To explain the “why”—why we have cyberspace and why we care about it—Inglis cited Jeff Moss, the hacker, computer and internet security expert who founded the Black Hat and DEF CON computer security conferences. Moss once asked, “Why do race cars have bigger brakes now?” The answer? So the car can perform as we hope it will perform.

“We need to ask the same question about cyber,” said Inglis. “We have cybersecurity because I want to do my banking, because I want to follow my granddaughter [on social media], because I want to deliver critical functions online. It’s a binary proposition that is all made possible because of digital infrastructure.”

Perhaps even more important than the technology is the “who.”

“The things that people do, the choices they make, the actions they take, whether they are complacent, implicate our cybersecurity future,” Inglis said. “Do we know who is responsible for what? Can we mobilize all the talent in the room?”

Inglis used the Russian nation state attack against the software company Solar Winds in 2020 as an example of a critical people-skills flaw.

“Nobody in that supply chain was thinking about security.

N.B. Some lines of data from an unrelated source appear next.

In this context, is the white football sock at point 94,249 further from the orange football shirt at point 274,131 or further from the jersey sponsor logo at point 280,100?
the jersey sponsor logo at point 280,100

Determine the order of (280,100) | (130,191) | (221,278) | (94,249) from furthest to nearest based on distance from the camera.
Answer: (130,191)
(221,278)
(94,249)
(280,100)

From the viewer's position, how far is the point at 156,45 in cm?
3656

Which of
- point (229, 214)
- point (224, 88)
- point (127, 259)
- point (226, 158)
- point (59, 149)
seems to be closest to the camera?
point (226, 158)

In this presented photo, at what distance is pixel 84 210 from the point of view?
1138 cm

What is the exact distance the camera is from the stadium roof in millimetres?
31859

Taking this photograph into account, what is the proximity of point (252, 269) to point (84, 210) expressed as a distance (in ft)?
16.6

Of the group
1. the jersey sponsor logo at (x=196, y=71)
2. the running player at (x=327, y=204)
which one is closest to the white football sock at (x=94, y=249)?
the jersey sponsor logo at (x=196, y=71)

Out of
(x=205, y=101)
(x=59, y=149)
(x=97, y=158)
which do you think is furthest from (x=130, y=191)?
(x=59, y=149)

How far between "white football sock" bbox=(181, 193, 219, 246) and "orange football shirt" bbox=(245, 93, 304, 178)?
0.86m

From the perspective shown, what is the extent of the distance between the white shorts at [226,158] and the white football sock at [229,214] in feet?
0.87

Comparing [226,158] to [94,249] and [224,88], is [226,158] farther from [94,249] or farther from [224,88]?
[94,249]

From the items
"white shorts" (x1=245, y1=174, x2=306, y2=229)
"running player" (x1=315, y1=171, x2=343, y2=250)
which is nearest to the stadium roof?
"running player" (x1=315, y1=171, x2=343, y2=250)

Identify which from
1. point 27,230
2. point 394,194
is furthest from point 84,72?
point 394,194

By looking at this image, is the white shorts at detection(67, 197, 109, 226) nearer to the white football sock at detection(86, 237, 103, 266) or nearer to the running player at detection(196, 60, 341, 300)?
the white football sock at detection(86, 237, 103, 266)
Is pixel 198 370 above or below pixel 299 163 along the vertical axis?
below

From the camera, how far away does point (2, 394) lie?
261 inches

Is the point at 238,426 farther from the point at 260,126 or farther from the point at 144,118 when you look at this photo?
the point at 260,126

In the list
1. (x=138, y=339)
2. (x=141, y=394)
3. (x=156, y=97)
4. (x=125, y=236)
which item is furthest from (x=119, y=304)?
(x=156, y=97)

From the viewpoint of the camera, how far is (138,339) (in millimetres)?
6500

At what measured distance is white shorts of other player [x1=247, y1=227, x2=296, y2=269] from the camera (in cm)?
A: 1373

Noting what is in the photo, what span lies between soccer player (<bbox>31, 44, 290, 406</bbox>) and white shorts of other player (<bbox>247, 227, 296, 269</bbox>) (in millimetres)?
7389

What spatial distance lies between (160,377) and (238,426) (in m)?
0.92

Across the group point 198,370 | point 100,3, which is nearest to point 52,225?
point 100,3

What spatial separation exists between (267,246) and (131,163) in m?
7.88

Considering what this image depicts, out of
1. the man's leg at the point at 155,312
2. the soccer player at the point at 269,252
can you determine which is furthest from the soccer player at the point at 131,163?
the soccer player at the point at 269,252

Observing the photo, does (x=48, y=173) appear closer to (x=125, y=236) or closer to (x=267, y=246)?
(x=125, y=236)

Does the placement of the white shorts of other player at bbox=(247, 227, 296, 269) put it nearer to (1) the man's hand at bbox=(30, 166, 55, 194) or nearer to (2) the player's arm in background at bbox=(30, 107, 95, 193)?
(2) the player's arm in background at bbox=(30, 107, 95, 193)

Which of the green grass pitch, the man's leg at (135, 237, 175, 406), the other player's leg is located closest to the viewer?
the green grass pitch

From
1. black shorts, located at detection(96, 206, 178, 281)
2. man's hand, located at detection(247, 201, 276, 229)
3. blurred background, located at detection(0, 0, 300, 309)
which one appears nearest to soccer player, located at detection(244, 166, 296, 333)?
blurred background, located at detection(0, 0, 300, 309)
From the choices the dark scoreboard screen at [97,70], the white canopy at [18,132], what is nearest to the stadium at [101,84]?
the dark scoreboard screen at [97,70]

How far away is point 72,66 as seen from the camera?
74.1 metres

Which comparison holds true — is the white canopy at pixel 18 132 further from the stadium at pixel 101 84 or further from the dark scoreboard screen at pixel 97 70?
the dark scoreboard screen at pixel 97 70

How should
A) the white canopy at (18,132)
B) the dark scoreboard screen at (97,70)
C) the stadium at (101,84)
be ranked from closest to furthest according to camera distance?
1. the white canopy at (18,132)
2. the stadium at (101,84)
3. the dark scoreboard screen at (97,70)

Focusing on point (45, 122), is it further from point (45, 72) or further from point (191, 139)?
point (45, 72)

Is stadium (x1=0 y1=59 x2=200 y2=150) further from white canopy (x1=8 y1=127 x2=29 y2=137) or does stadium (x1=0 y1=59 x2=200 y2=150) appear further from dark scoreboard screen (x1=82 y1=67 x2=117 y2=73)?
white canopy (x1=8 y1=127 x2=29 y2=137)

The Russians didn’t have to exploit some vaunted technological flaw, they just walked right through the front door,” he said. “What kept me awake at night as the national cyber director was not the Russians, not the Chinese, not the Iranians, not the North Koreans, not ransomware actors, all of whom were quite busy.

“It was the proactive ambivalence of us,” he said.

Inglis shared his experiences in boardrooms and agencies, where almost always he found some degree of proactive indifference. “Everyone would acknowledge cybersecurity and hope that someone is doing something about it,” he explained.

Inglis stressed that we need this in cybersecurity, not just the technology, but the assignment of expectations, roles and responsibilities and getting people skills in the right place.

“Let’s teach our kids as much about cyberspace as we teach them about a hot stove or crossing a city street in a busy city like Baltimore.”

The Maryland Cybersecurity Council was established July 1, 2015, through Senate Bill 542, to work with the National Institute of Standards and Technology and other federal agencies, private sector businesses, and private cybersecurity experts to improve cybersecurity in Maryland.